• **BRIEF**
Give again, word for word, each line below starting at the one that contains "Q: Fraction of annotators marking 'resting'?" and ending at the one that contains "A: Sequence-level.".

• **WORKING DATA**
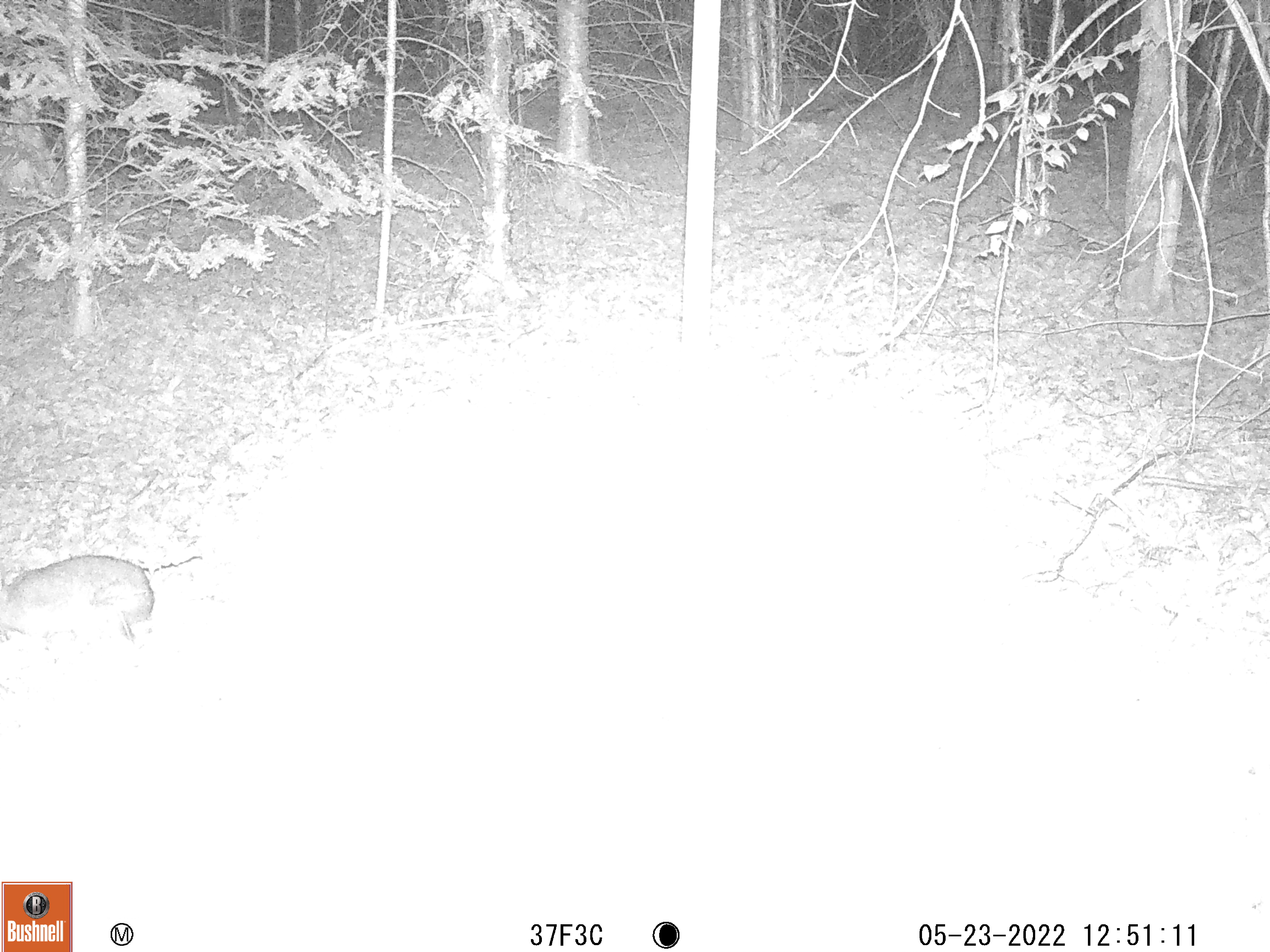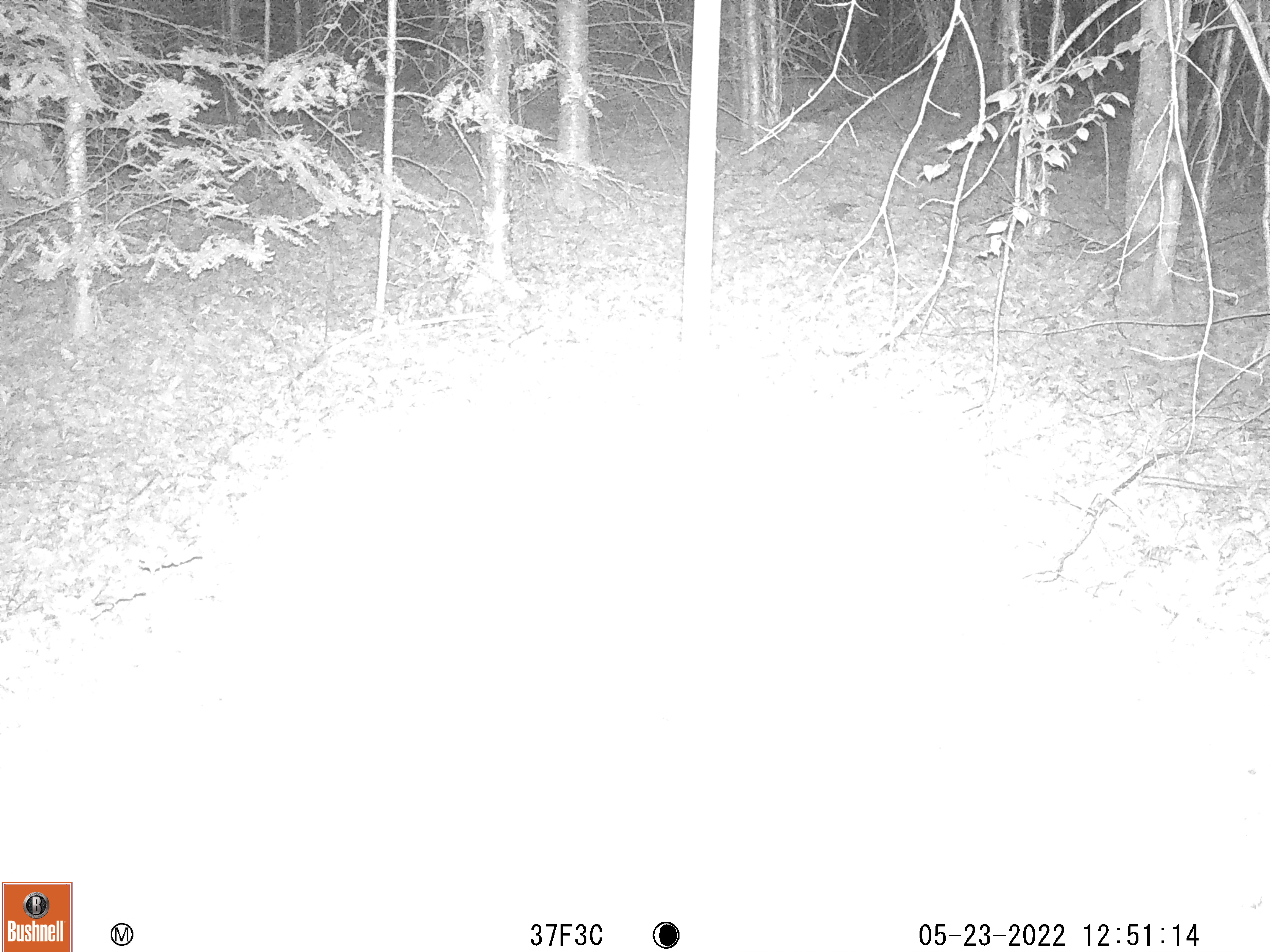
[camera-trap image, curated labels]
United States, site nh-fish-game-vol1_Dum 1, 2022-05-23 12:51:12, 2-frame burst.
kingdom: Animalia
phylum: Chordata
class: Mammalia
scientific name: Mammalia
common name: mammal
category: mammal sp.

---

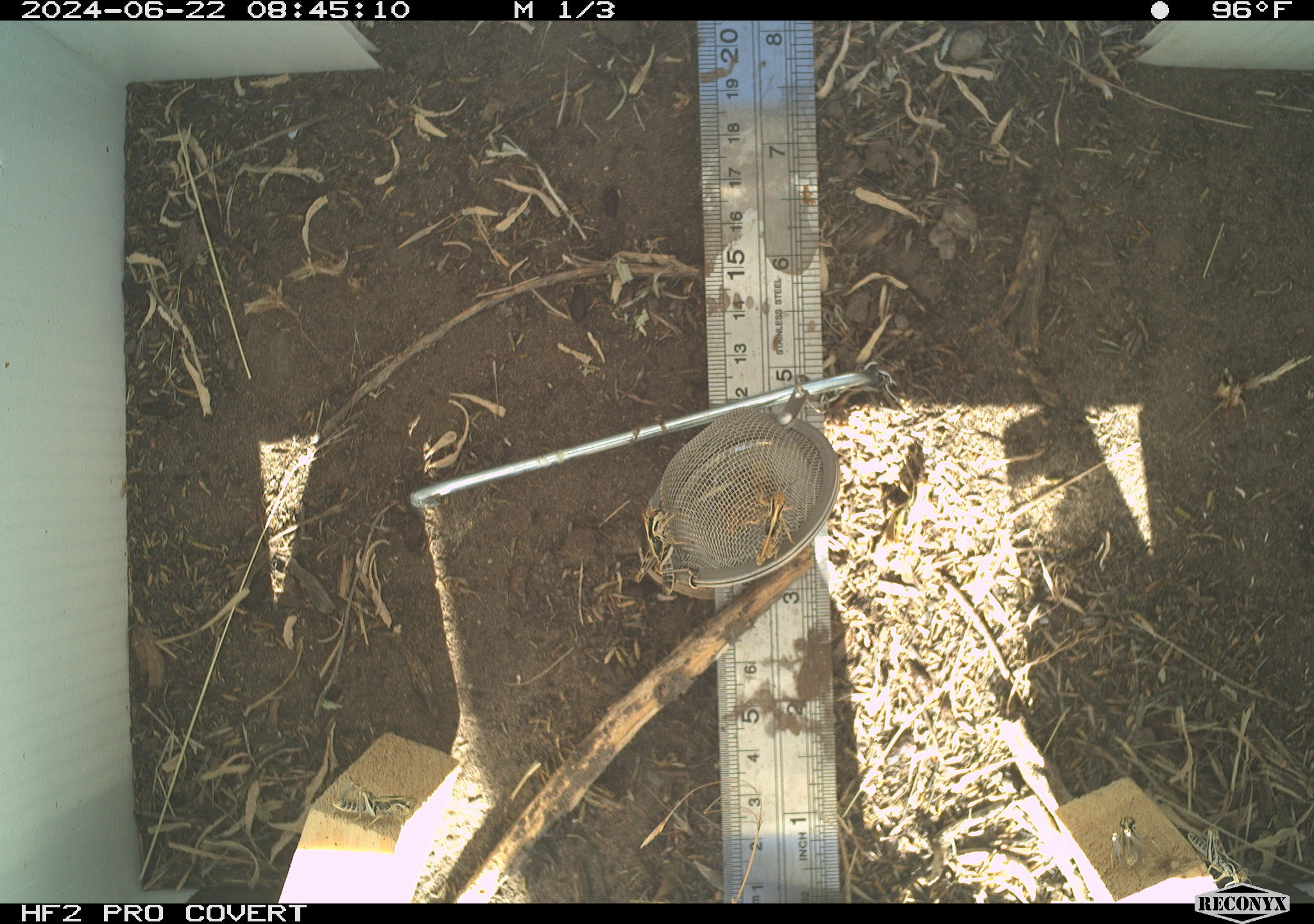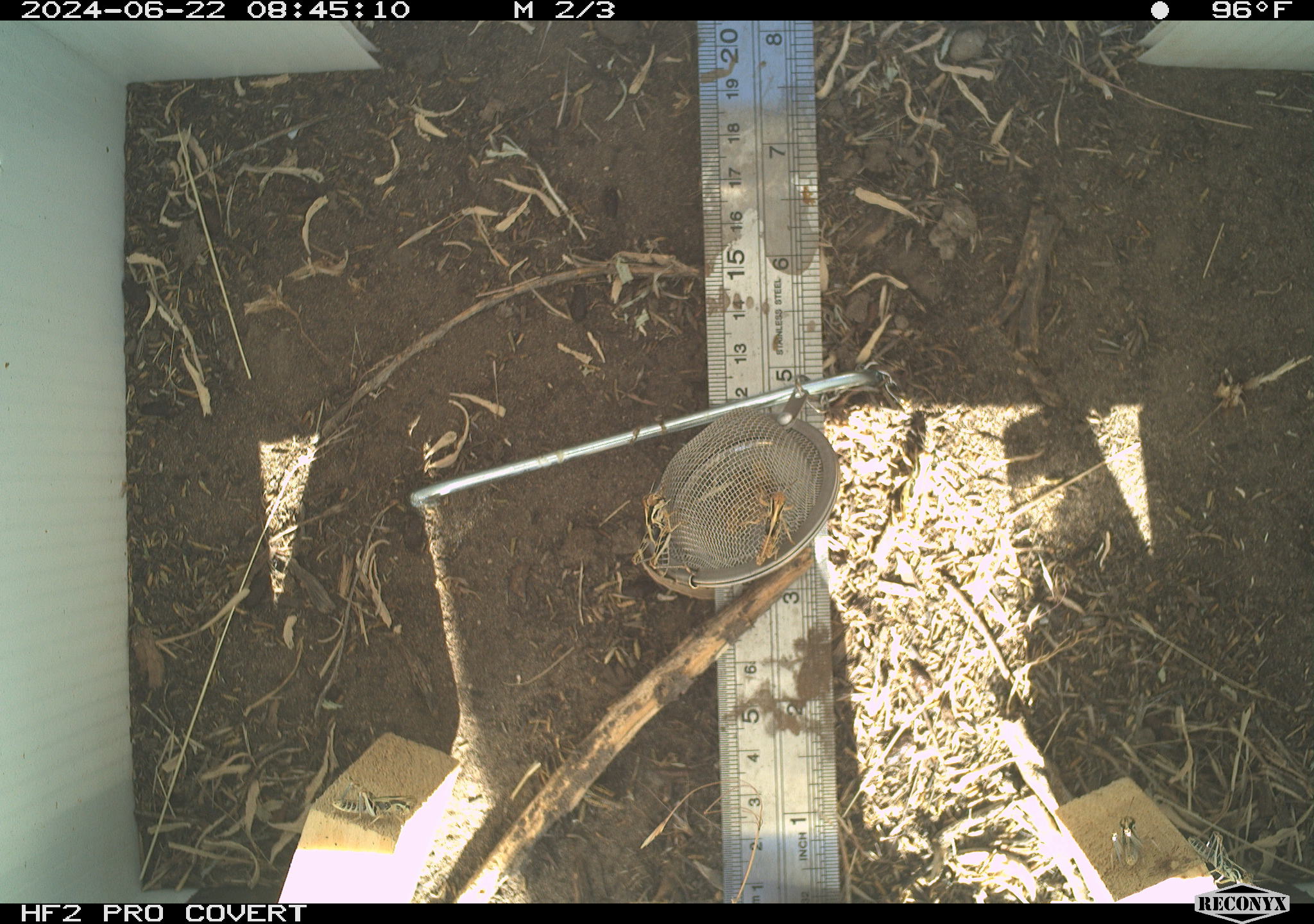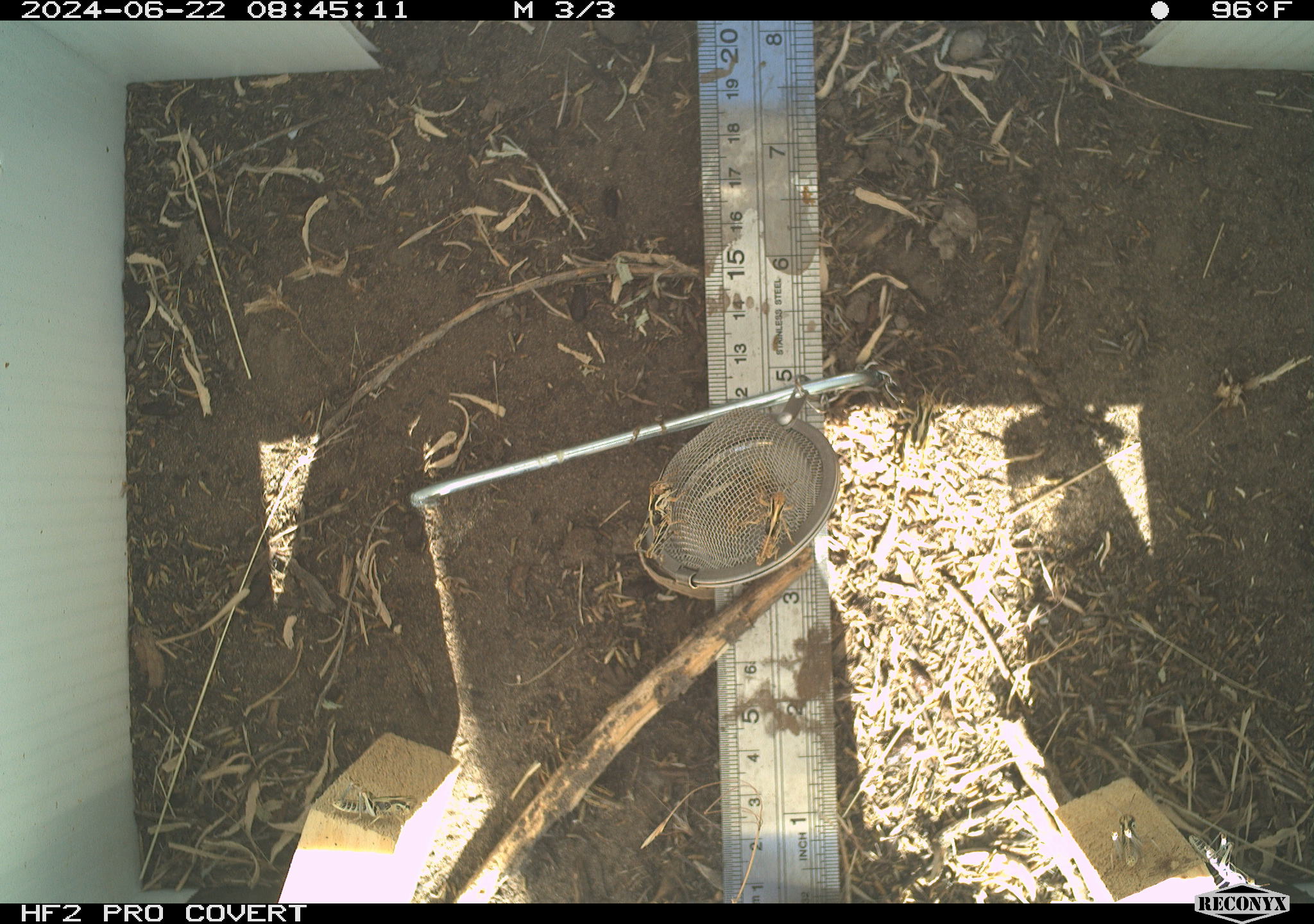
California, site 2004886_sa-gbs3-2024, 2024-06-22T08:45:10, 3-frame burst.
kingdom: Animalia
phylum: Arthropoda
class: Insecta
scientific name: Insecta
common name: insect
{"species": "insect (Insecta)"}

==

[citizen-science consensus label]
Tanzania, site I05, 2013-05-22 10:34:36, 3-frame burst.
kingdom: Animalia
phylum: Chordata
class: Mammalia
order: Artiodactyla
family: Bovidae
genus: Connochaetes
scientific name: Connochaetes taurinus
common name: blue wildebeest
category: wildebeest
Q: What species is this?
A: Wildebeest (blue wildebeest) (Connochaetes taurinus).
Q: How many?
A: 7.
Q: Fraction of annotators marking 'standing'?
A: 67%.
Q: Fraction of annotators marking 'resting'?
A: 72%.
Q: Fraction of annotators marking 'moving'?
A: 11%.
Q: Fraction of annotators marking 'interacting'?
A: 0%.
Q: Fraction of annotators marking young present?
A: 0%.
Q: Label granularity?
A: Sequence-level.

• **EXERCISE RESULT**
Q: Fraction of annotators marking 'resting'?
A: 72%.
Q: Fraction of annotators marking 'moving'?
A: 11%.
Q: Fraction of annotators marking 'interacting'?
A: 0%.
Q: Fraction of annotators marking young present?
A: 0%.
Q: Label granularity?
A: Sequence-level.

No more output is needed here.